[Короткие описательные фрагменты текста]
··········
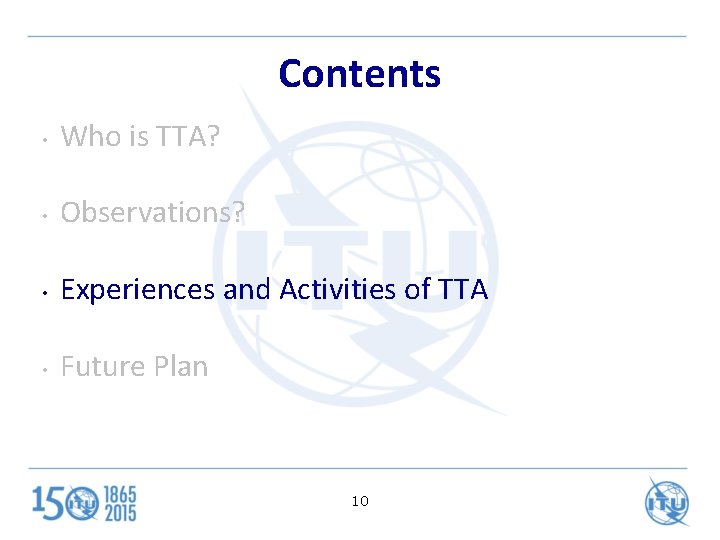 Contents • Who is TTA? • Observations? • Experiences and Activities of TTA •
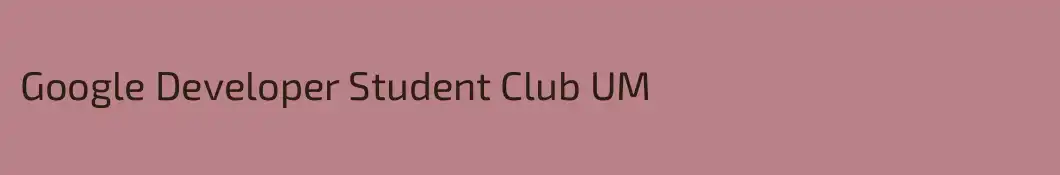 Google Developer Student Club UM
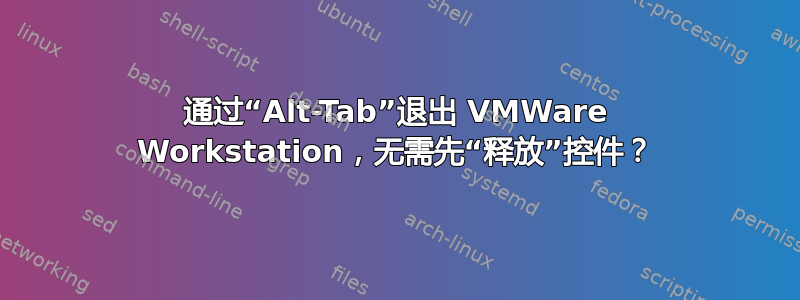 通过“Alt-Tab”退出 VMWare Workstation，无需先“释放”控件？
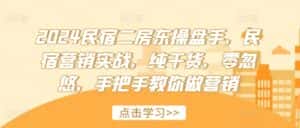 2024民宿二房东操盘手,民宿营销实战,纯干货,零忽悠,手把手教你做营销-优优云创网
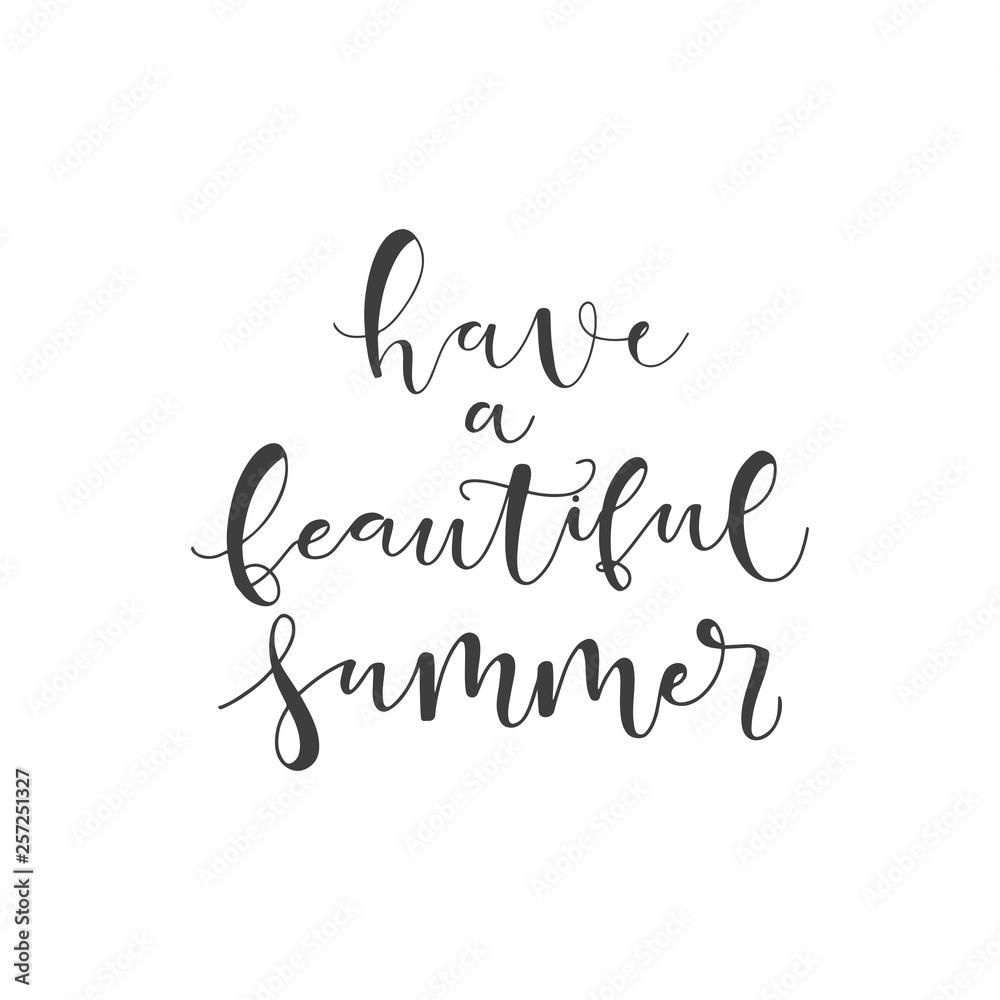 Lettering with phrase Have a beautiful summer. Vector illustration.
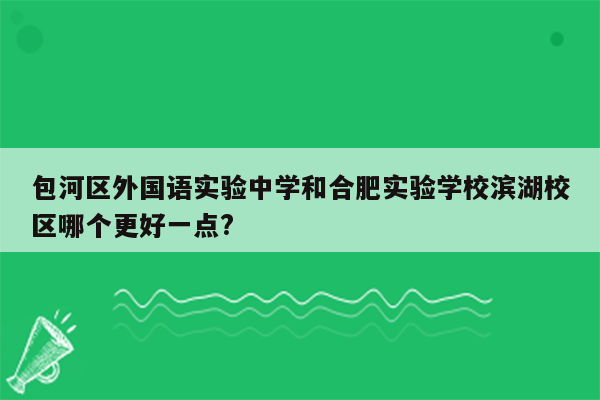 包河区外国语实验中学和合肥实验学校滨湖校区哪个更好一点?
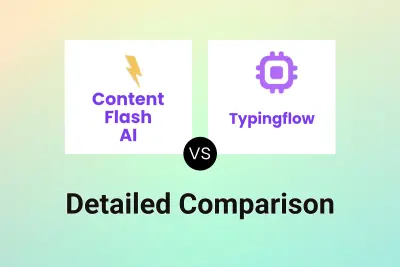 Content Flash AI vs Typingflow Detailed comparison features, price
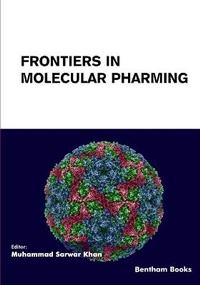 Enlarge image Cover: Frontiers in Molecular Pharming - Bentham Science Publishers
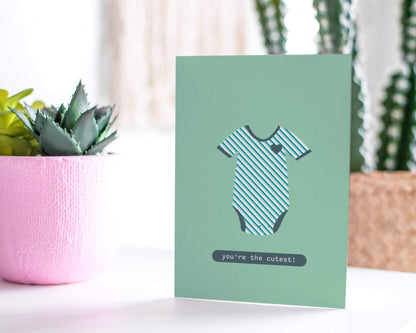 You're the Cutest! New Baby Greeting Card.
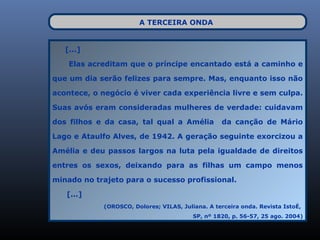 A TERCEIRA ONDA


   [...]

    Elas acreditam que o príncipe encantado está a caminho e

que um dia serão felizes para sempre. Mas, enquanto isso não

acontece, o negócio é viver cada experiência livre e sem culpa.

Suas avós eram consideradas mulheres de verdade: cuidavam

dos filhos e da casa, tal qual a Amélia           da canção de Mário

Lago e Ataulfo Alves, de 1942. A geração seguinte exorcizou a

Amélia e deu passos largos na luta pela igualdade de direitos

entres os sexos, deixando para as filhas um campo menos

minado no trajeto para o sucesso profissional.

   [...]
            (OROSCO, Dolores; VILAS, Juliana. A terceira onda. Revista IstoÉ,
                                         SP, nº 1820, p. 56-57, 25 ago. 2004)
··········
УСЛОВИЕ ЗАДАНИЯ -> Преобразуйте в JSON-список строк часть, которая начинается со строки, содержащей «acontece, o negócio», и заканчивается строкой, содержащей «minado no trajeto», включая обе эти строки. Каждой строке соответствует один элемент списка, пустые строки пропустите.

ОТВЕТ К УПРАЖНЕНИЮ ->
[
  "acontece, o negócio é viver cada experiência livre e sem culpa.",
  "Suas avós eram consideradas mulheres de verdade: cuidavam",
  "dos filhos e da casa, tal qual a Amélia           da canção de Mário",
  "Lago e Ataulfo Alves, de 1942. A geração seguinte exorcizou a",
  "Amélia e deu passos largos na luta pela igualdade de direitos",
  "entres os sexos, deixando para as filhas um campo menos",
  "minado no trajeto para o sucesso profissional."
]